Wat burgerparticipatie nodig heeft kortom, is goed maatwerk. Kijk dus goed naar de context, pas de juiste werkvorm toe en besteedt vervolgens veel aandacht aan de uitvoeringskwaliteit.

Kijk daarbij ook goed naar de al bestaande sociale kwaliteit in een buurt. Burgerparticipatie in veiligheid gedijt het beste waar goede relaties bestaan tussen buren onderling én met instanties. Als een dergelijke ‘sociale kracht’ ontbreekt, is het de vraag of investering in burgerparticipatie de moeite waard is. Het lijkt dan beter om in te zetten op de combinatie van een hoog niveau van handhaving en het bouwen aan vertrouwen in de buurt.

In de voorbeelden hieronder staan de lessen die bij diverse werkvormen en contexten zijn getrokken: sta hierbij stil en doe er je voordeel mee. Werk, als dat maar even kan, met een pilot en bekijk kritisch of die het gewenste resultaat oplevert. Zowel in de ogen van burgers áls in de ogen van bestuurders en beleidsmakers.

Praktijkvoorbeelden

De recente overzichtsstudie van (Van der Land et al., 2014) maakt een onderverdeling in zeven typen burgerparticipatie bij veiligheid. Klik op de gehighlighte voorbeelden om te zien wat bekend is over het effect van de interventie op veiligheidsbeleving en van de voorwaarden waaronder die effecten optimaal te behalen zijn.
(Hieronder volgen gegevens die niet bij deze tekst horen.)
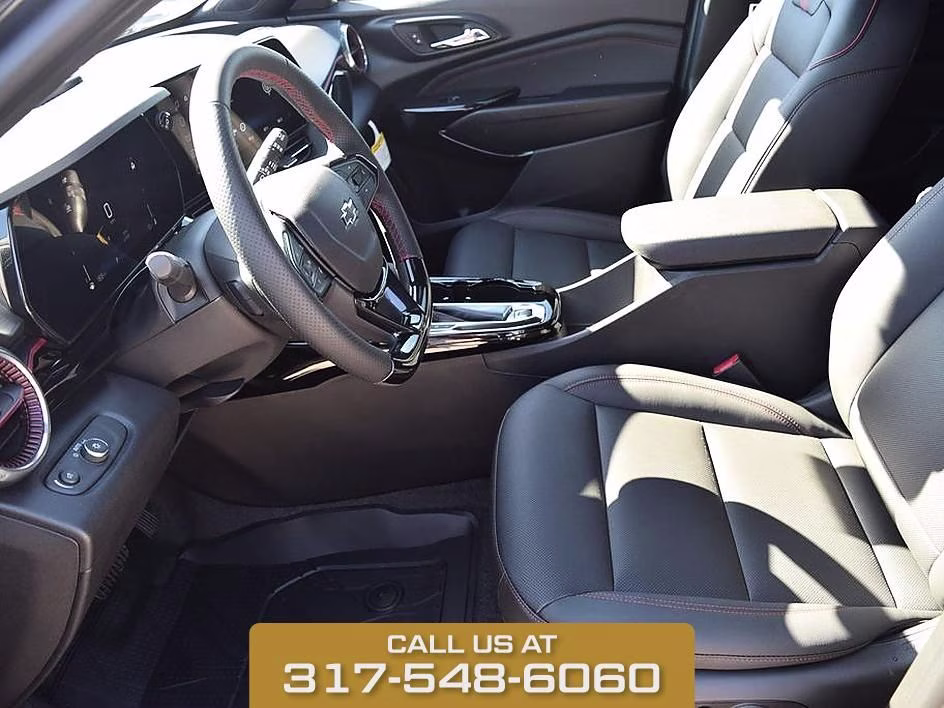 2026 Black Chevrolet Trax 2RS FWD SUV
  • Toezicht, zoals buurtvaders, Buurt Preventie Teams en Whatsapp-groepen;
  • Opsporing, zoals Burgernet, burgerrechercheurs of boevenvangen.nl;
  • Werken aan schoon & heel, zoals Opzoomeren, buurtbudgetten;
  • Conflictbemiddeling, zoals buurtbemiddeling, Vredepoort en andere vormen van mediation;
  • Contactbevordering, zoals PolitieKids, Burgers in Blauw, gedragscodes;
  • Informatiebemiddeling, zoals Politie-app, BuitenBeter, Onze Buurt Veilig;
  • Beleidsbeïnvloeding, zoals Buurt Bestuurt, Veiligheidspanel, Veilige Buurten Teams.